You’re now at sitting on a bench at an elongated table, eating a tuna fish sandwich with at least thirty or forty others, all men, and all wearing the same outfit as you.
You know this place, and you know it well. You’ve eaten three meals a day in this room for the last few months. It’s the cafeteria at the Joliet Correctional Center.
Prison.
That goddamn madman sent you right back to the pen.
But this can’t be real, can it? No… it’s impossible, you think. It must be a simulation.
You decide to test out your theory by picking a fight with one of the guards. He brings the billy club down on your head and you hit the concrete floor with a hard thunk.

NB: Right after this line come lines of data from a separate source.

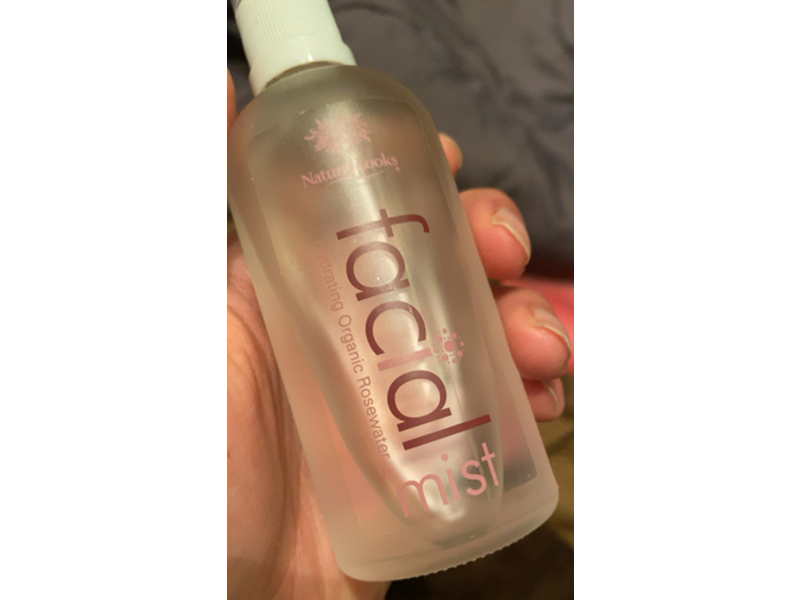 Natural Looks Facial Mist Hydrating Organic Rosewater, 3.4 fl oz/100 mL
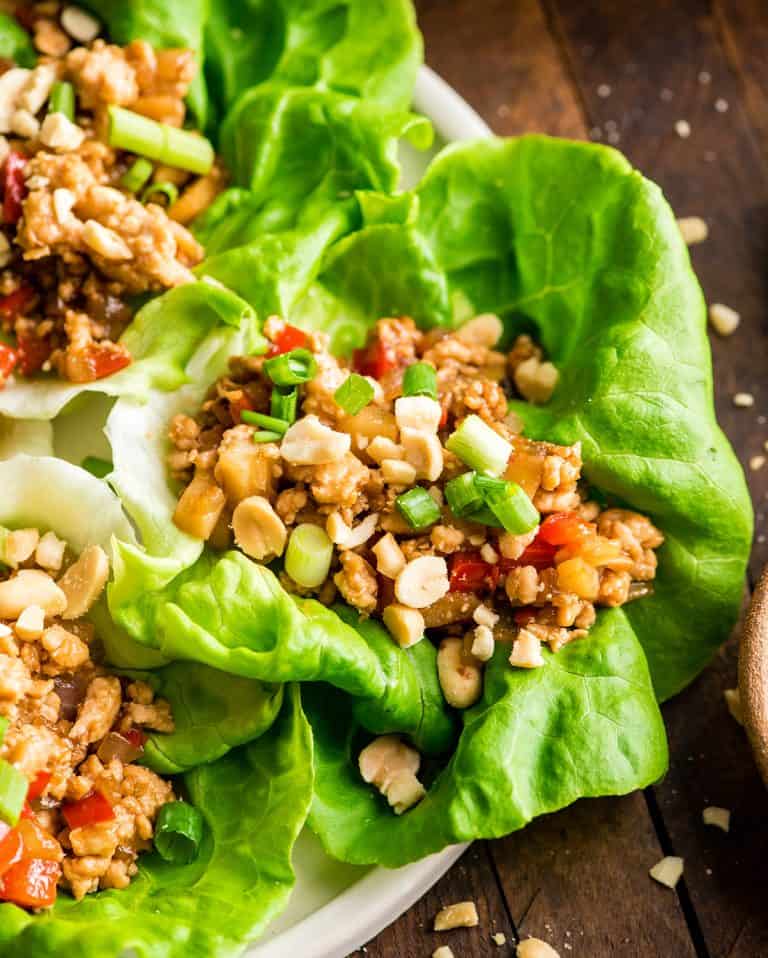 Asian Chicken Lettuce Wraps Better Than P F Chang S JoyFoodSunshine   Asian Chicken Lettuce Wraps 3 768x958 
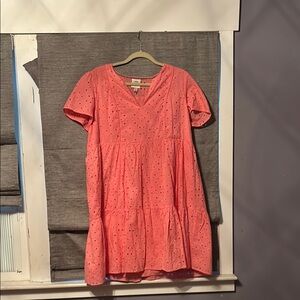 Knox Rose Coral Eyelet Dress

The pain, most certainly, is real.
Seconds later, you lose consciousness.
You awaken sometime later in a dark concrete room with no windows. It seems the guards have thrown you into The Hole, solitary confinement. You’re not sure how long you’ve been there, but by the looks of your injured finger, it’s been several days at least. Your wound is now infected and smells as bad as it looks.
A week later, one of the guards finally takes notice of your little problem and sends you off to the infirmary, where they inform you that your finger is dead and literally rotting away. They’re forced to amputate to prevent the infection from spreading throughout the rest of your body.
Sometime later, all-bandaged up, they send you back to your cell, and you meet your roommate, a large fella who goes by the name Bugg the Butcher. He asks how long your sentence is, but you’re unable to answer.
However… deep down, you know.
You’re going to be here for quite a while.